In its Aug. 1 filing, Citigroup said that ``higher funding costs and higher credit costs flowing through the securitization trusts'' were the primary reasons for an 11 percent revenue decline to $2.93 billion in its North American credit-card business.

In the year-earlier period, credit securitizations produced a $243 million gain. Net gains from securitization of credit- card loans totaled $1.27 billion last year, $1.08 billion in 2006 and $1.17 billion in 2005, according to the firm's most- recent annual report, filed in February.

Like other banks, Citigroup packaged credit-card loans into securities so it could tap into the pool of fixed-income investors looking for bonds not tied to corporate debt, municipal bonds or mortgages.

That market has slowed, according to data compiled by Bloomberg. In July, banks and securities firms issued $2.1 billion of credit-card securities, the lowest monthly volume in two and a half years. The industry issued $6.8 billion of them in July 2007.

Vulnerable Interests

Banks' interests in securitized credit-card loans are vulnerable partly because of the way the deals are packaged, according to Fitch's Crowe. Security holders typically are granted senior interests, meaning they stand first in line to get repaid if loan losses climb or the instruments default. Banks often retain the junior interests, meaning they're first to absorb the losses.

``These guys hold the lower pieces,'' Crowe said, declining to comment on Citigroup specifically.

Citigroup has about $6 billion of ``trust-issued securities'' backed by credit cards, according to the Aug. 1 filing. The bank said it has another $3.1 billion residual interest in credit-card securitization trust cash flows.

To contact the reporter on this story: Bradley Keoun in New York at bkeoun@bloomberg.net.
Last Updated: August 4, 2008 10:32 EDT
 
It's very surprising for me to hear. Credit cards master trusts usually have huge excess spread. If WAC on issued credit cards is 12% and LIBOR now less than 3% it's almost 10% of excess spread. In other words, pool has to hit 10% loss before anyone starts loosing money.
 
It is true that spread of Credit Card Master Trusts is huge ( though I like should compare with LIBOR, say around 7%, but it's still a big one).

Those wrotedown by Citi are basically IO, which is no other than cash flows. With increasing number of deliquency in the pool, this Equity Tranch got wiped out first.
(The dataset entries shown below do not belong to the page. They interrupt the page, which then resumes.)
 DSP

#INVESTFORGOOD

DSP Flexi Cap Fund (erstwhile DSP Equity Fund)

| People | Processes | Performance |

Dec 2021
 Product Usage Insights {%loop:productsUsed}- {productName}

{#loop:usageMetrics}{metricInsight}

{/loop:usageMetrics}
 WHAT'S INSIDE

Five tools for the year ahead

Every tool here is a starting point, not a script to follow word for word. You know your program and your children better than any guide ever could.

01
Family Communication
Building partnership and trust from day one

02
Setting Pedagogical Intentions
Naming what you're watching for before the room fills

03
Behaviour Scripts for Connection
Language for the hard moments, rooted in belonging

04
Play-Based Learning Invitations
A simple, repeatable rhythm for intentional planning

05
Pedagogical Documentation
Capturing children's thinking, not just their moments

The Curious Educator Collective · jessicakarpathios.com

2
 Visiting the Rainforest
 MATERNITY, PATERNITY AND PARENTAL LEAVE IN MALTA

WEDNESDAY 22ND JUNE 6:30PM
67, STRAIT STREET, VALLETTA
Though the senior tranches have higher attachment points, if the delinquency number is too big, it will still triggered. Yet delinquency itself will push up the yield.

Correct me if I am wrong.
 

DominiConnor

Quant Headhunter
I guess it is not the spread that's screwed with them, but the securitisation process.
They've used historical data to determine which tranche has a given % of default.
One can make some AAA out of even the worst pile of toxic debt, but of course that is a zero sum game.
There is always a residual in securitisation which has both the greatest volatility and opportunity to make money, if you get it right.

The bottom tranches are going to be really bad, and you can easily lose 90% of value with almost no effort.
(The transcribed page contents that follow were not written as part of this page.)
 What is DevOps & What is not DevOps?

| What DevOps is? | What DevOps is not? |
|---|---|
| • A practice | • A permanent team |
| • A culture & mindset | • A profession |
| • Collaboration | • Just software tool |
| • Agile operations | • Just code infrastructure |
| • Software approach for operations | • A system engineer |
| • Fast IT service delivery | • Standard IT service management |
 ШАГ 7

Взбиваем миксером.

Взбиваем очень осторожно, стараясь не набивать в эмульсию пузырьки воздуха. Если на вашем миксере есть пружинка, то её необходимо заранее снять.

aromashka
I have seen the implementation of models used by some household name banks.
They are shociking. Really simplistic, and buggy.
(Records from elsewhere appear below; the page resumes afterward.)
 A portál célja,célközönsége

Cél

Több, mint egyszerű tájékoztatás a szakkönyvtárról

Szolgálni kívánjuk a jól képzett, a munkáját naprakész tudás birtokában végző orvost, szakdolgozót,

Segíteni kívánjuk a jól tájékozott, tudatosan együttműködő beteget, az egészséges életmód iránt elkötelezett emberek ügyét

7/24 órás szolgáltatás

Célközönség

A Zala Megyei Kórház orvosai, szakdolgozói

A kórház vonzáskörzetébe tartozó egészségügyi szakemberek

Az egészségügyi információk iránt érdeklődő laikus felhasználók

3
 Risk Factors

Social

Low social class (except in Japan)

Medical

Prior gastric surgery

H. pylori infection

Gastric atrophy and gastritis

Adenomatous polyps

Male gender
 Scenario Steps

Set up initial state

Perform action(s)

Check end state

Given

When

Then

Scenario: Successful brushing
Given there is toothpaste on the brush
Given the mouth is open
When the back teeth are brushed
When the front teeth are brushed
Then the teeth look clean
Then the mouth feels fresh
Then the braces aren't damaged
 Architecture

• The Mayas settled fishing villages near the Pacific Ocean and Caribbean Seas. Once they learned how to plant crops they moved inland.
How do I scale "shocking" without giving away proprietary info... ?
OK, here's one. Imagine a model built by someone who confused VBA integers with doubles.
Y
 
How do I scale "shocking" without giving away proprietary info... ?
OK, here's one. Imagine a model built by someone who confused VBA integers with doubles.
Y

This brings to mind something I trust gets little attention because of the "ot-oh" factor -- and that's binary rounding conventions in VBA, which introduce the "cumulative rounding error." We have a fix here but have seen little discussion of it elsewhere.

Can't recall from my models in 9848 if the cumulative rounding error would be an issue in Structured Cash Flow models but given the simple worksheets I've seen them on -- ones that have nothing to do with securitizations -- I would be impressed if they did not.